First, one needs to establish the weight function $w\left(i,j,m,n\right)$, which represents the similarity degree between the gray values of the pixel $g\left(i,j\right)$ and the pixel $g\left(m,n\right)$ in an $\mathrm{\Omega }$ area. The weight function $w\left(i,j,m,n\right)$ primarily consists of the spatial weight function $c\left(i,j,m,n\right)$ and the domain weight function $s\left(i,j,m,n\right)$, which are employed to describe the spatial similarity degree and the domain similarity degree, respectively.

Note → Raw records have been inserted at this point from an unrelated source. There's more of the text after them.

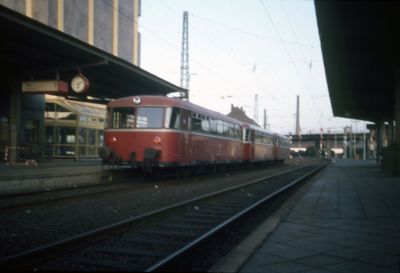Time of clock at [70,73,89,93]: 6:10
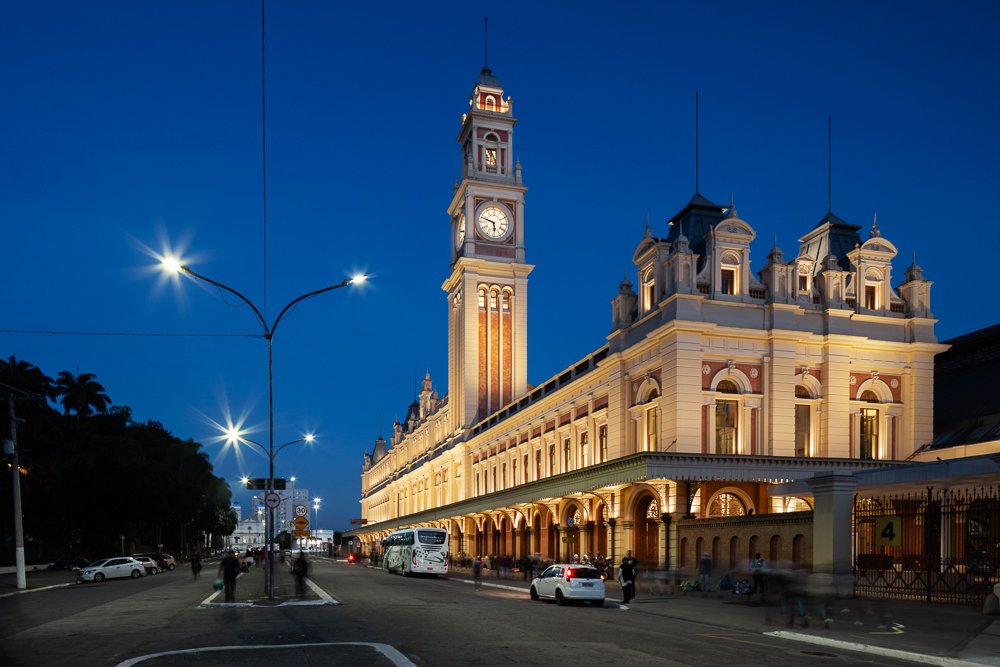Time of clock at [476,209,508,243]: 5:47
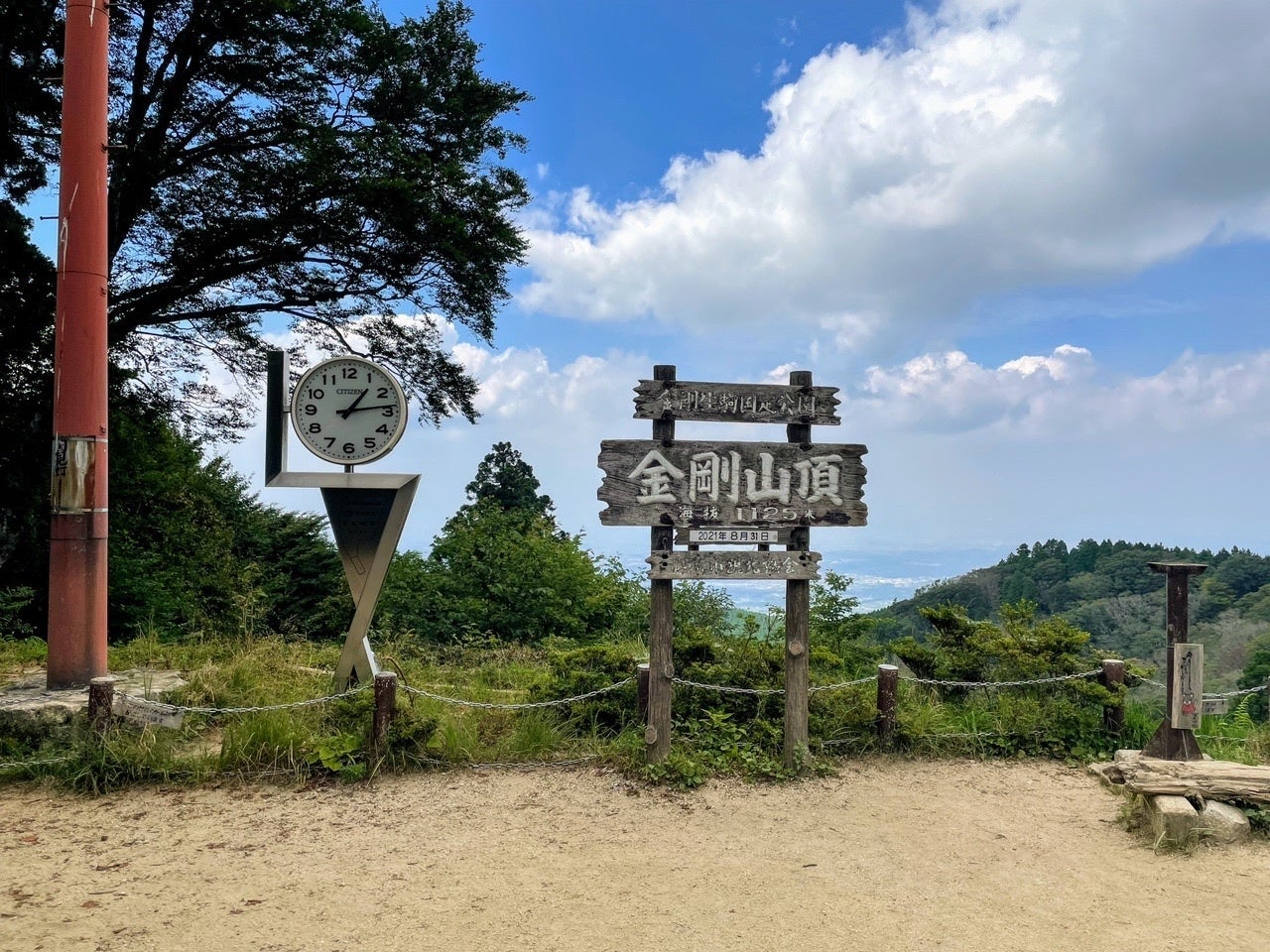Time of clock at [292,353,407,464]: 1:13
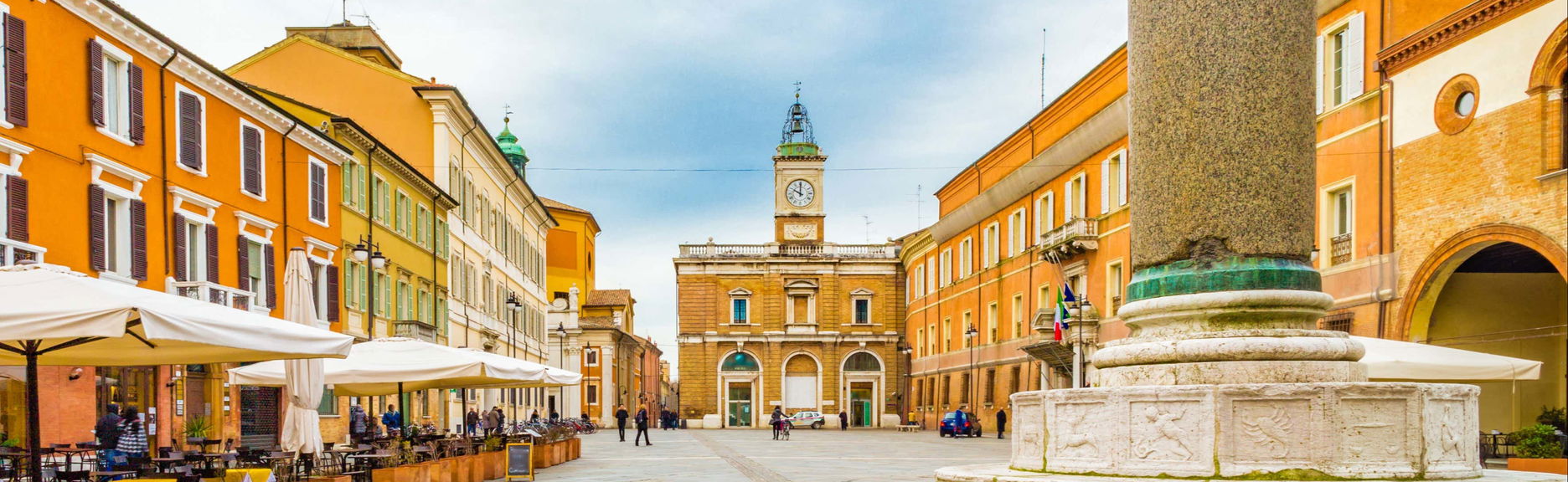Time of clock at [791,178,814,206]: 10:00
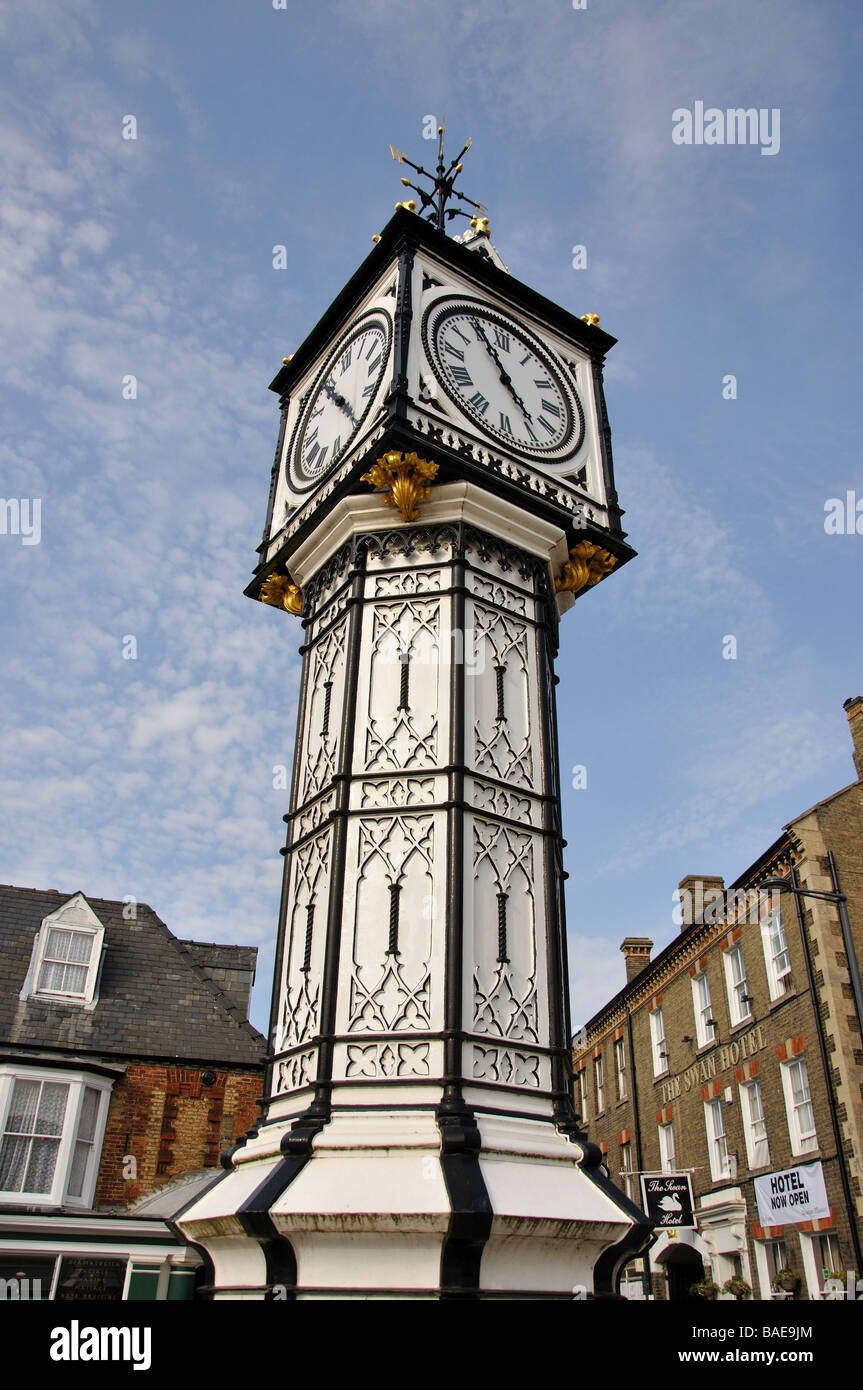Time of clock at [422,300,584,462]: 4:55
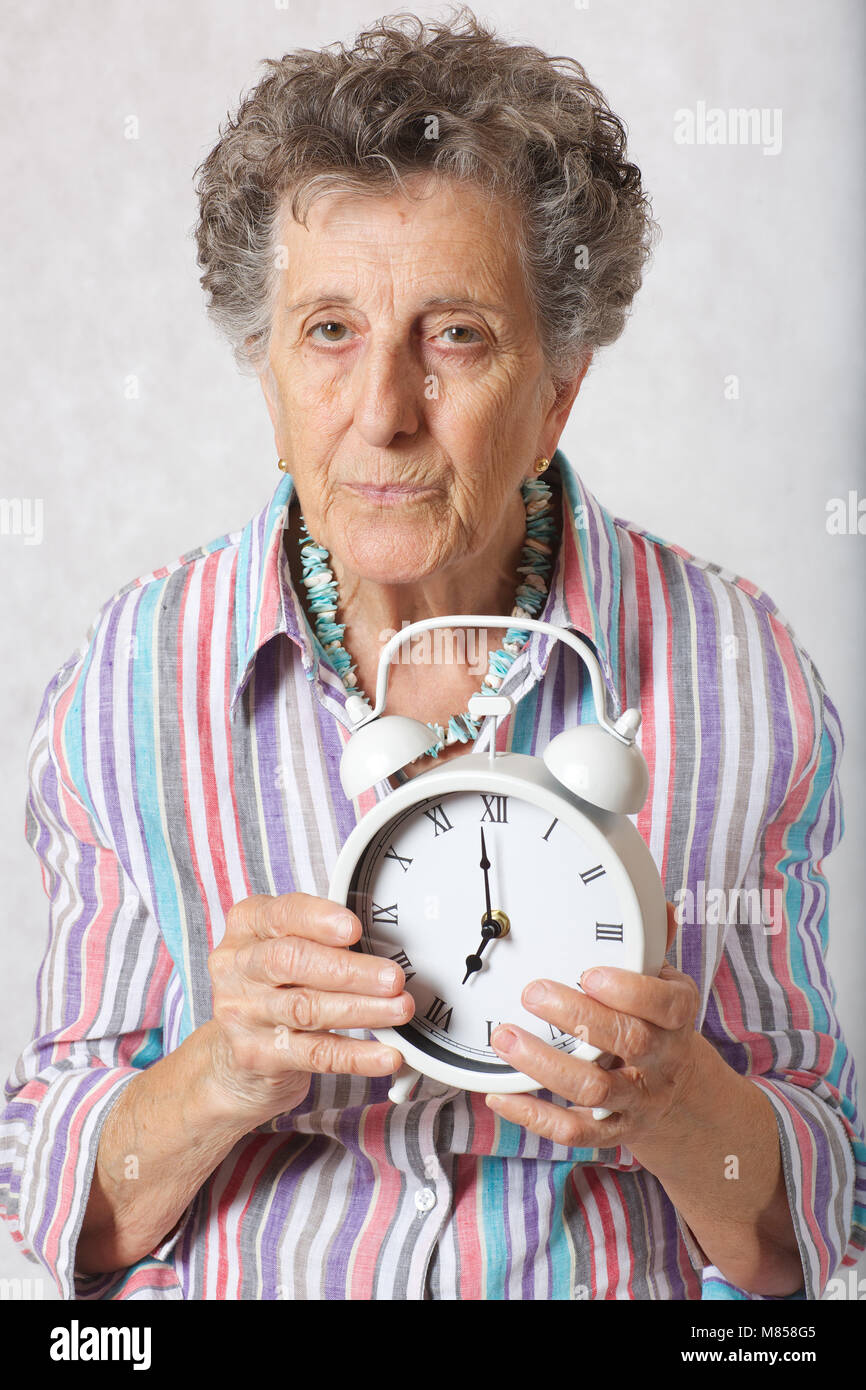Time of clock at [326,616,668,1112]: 6:59
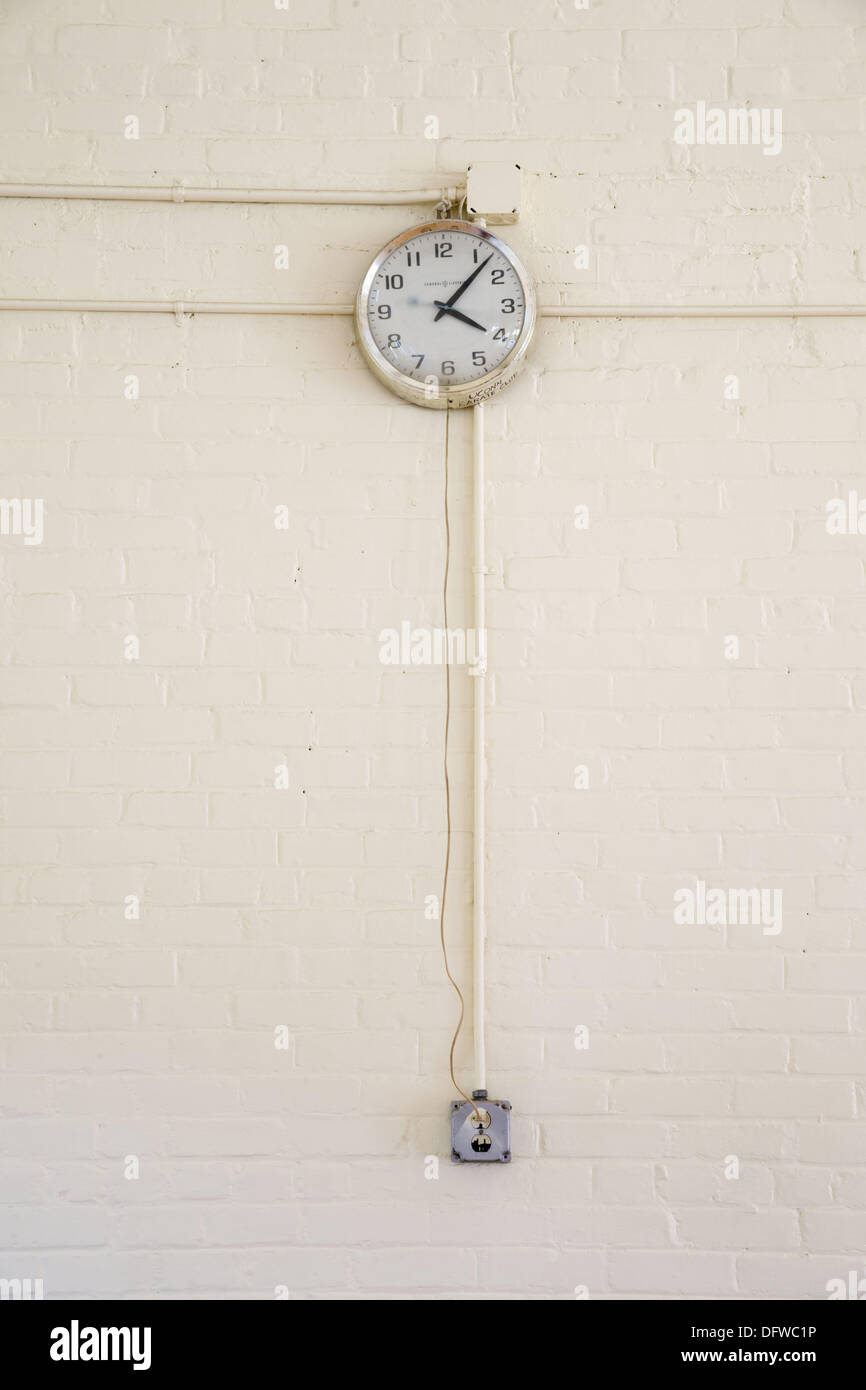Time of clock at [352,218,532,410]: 4:07
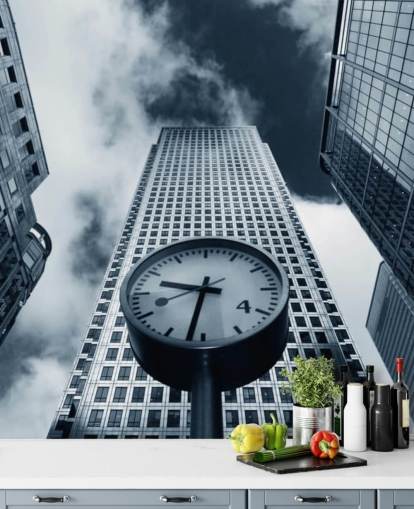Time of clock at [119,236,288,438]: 9:32
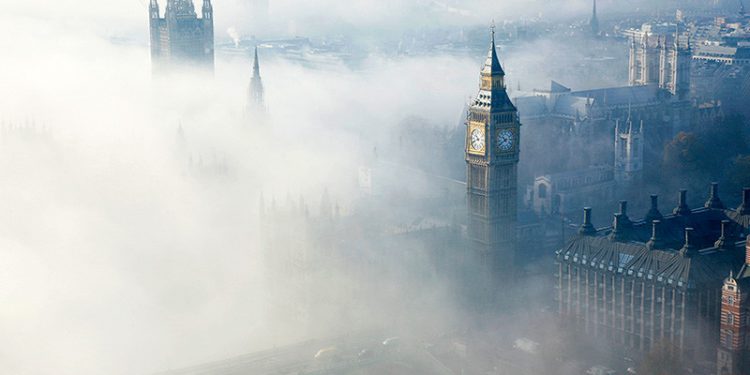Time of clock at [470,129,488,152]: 10:41
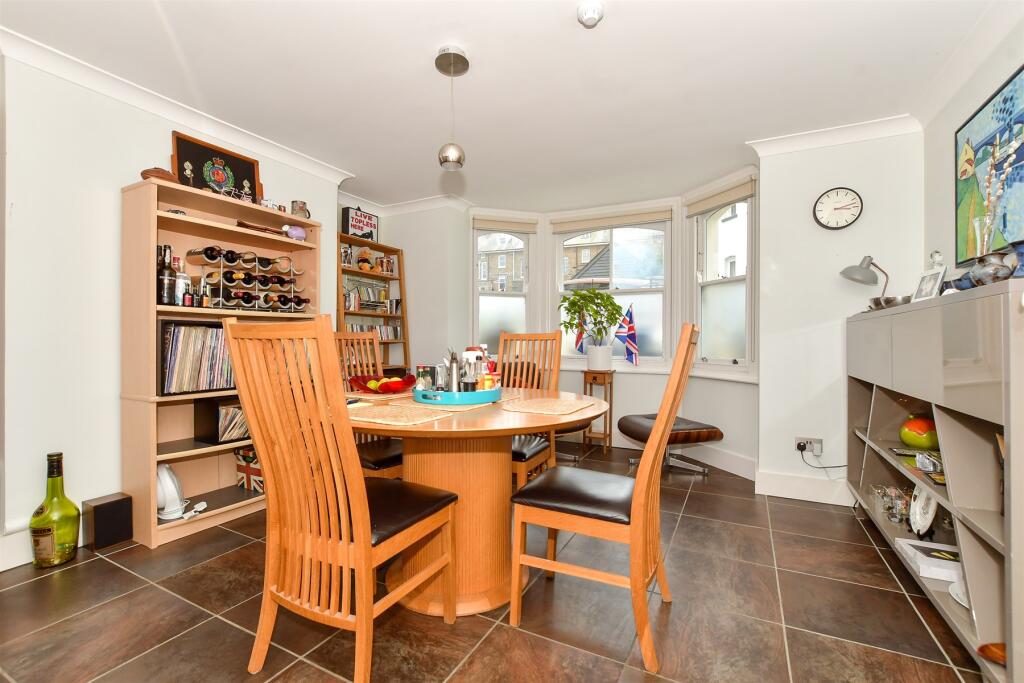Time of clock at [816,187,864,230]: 3:12
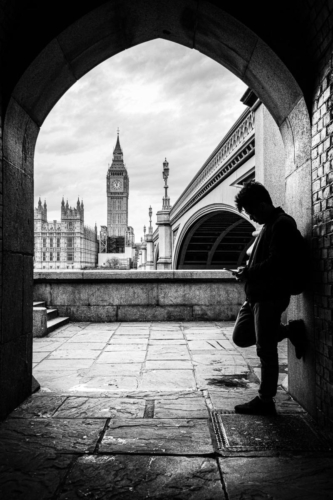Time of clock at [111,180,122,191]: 11:02
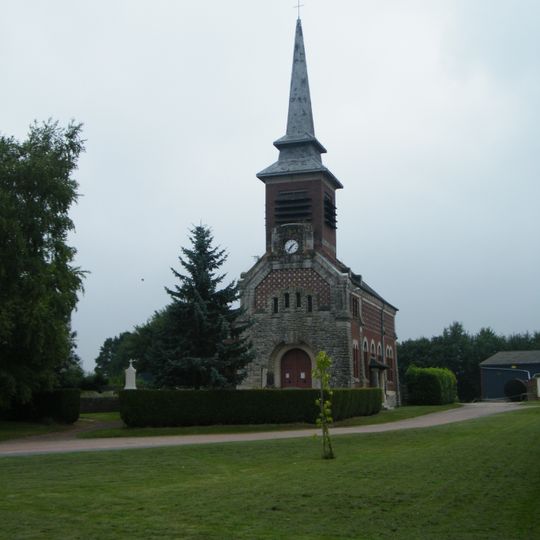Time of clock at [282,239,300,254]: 7:08
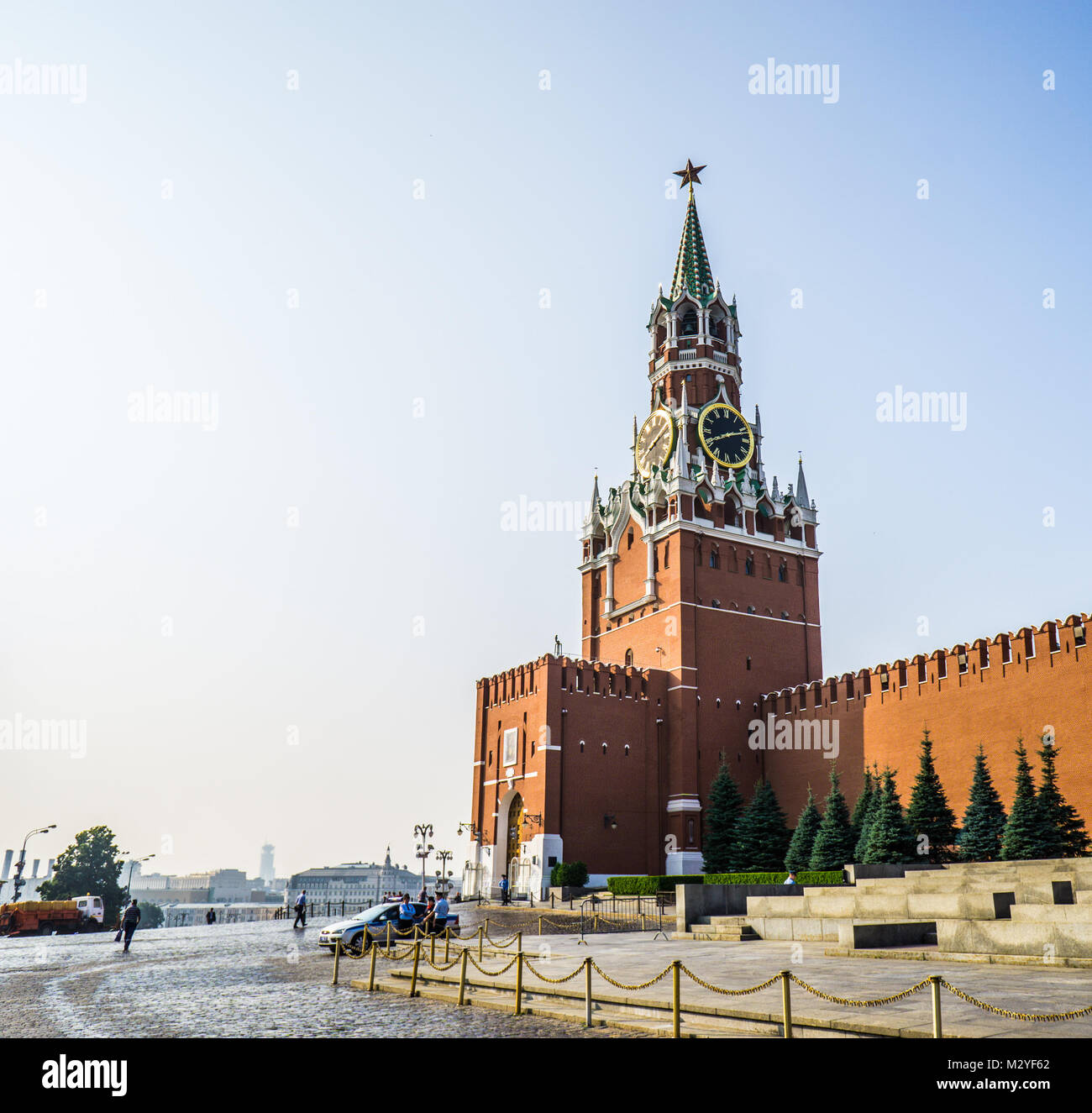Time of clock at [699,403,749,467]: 8:11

To choose the pixel $g\left(i,j\right)$ and the $\mathrm{\Omega }$ area around this pixel, it is necessary to adjust the values of $w$ according to the input image and the noises. Here, the value of the spatial weight function $c\left(i,j,m,n\right)$ takes the constant 1, that is

$c\left(i,j,m,n\right)=1(11)$

the domain weight function takes the similarity degree of the pixels, that is

$s\left(i,j,m,n\right)=\exp \left(-t\frac{{‖g\left(i,j\right)-g\left(m,n\right)‖}^2}{h^2}\right)(12)$

according to Equations 11, 12, we can get

$w\left(i,j,m,n\right)=c\left(i,j,m,n\right)s\left(i,j,m,n\right)(13)$

Then, $w\left(i,j,m,n\right)$ can be expressed by

$w\left(i,j,m,n\right)=\exp \left(-t\frac{‖g\left(i,j\right)-g\left(m,n\right)‖}{h^2}\right)(14)$

where

$g\left(i,j\right)=\frac{{\displaystyle {\sum }_m^w}{\displaystyle {\sum }_n^w}g\left(m,n\right)w\left(i,j,m,n\right)}{{\displaystyle {\sum }_m^w}{\displaystyle {\sum }_n^w}w\left(i,j,m,n\right)}(15)$

The process described above is often referred to as similarity operations. Here, $h>0$ is the smoothing parameter used to control the relative attenuation degree of the weight, while $t>0$ is the filter control parameter. Since the neutrosophic theory cannot eliminate the influence of pixel uncertainty on the detection result, the parameter $t$ can be taken as $t=2I\left(i,j\right)$, then the original weight function can be expressed as:

$s\left(i,j,m,n\right)=\exp \left(-2I\left(i,j\right)\frac{{‖g\left(i,j\right)-g\left(m,n\right)‖}^2}{h^2}\right)(16)$

Here, the radius of each pixel neighborhood is $w$. When determining the value of the pixel $p\left(i,j\right)$ based on the values of its surrounding pixels, it is essential to account for the possibility that $p\left(i,j\right)$ may be a noise pixel. Therefore, the neutrosophic set $I\left(i,j\right)$ is employed to describe the uncertainty of a pixel. If the values in the neighborhood of pixel $p\left(i,j\right)$ are generally high when assessed with $I\left(i,j\right)$, $p\left(i,j\right)$ is likely to be a noisy pixel. In such a case, its impact on the surrounding pixels should be reduced to a certain extent.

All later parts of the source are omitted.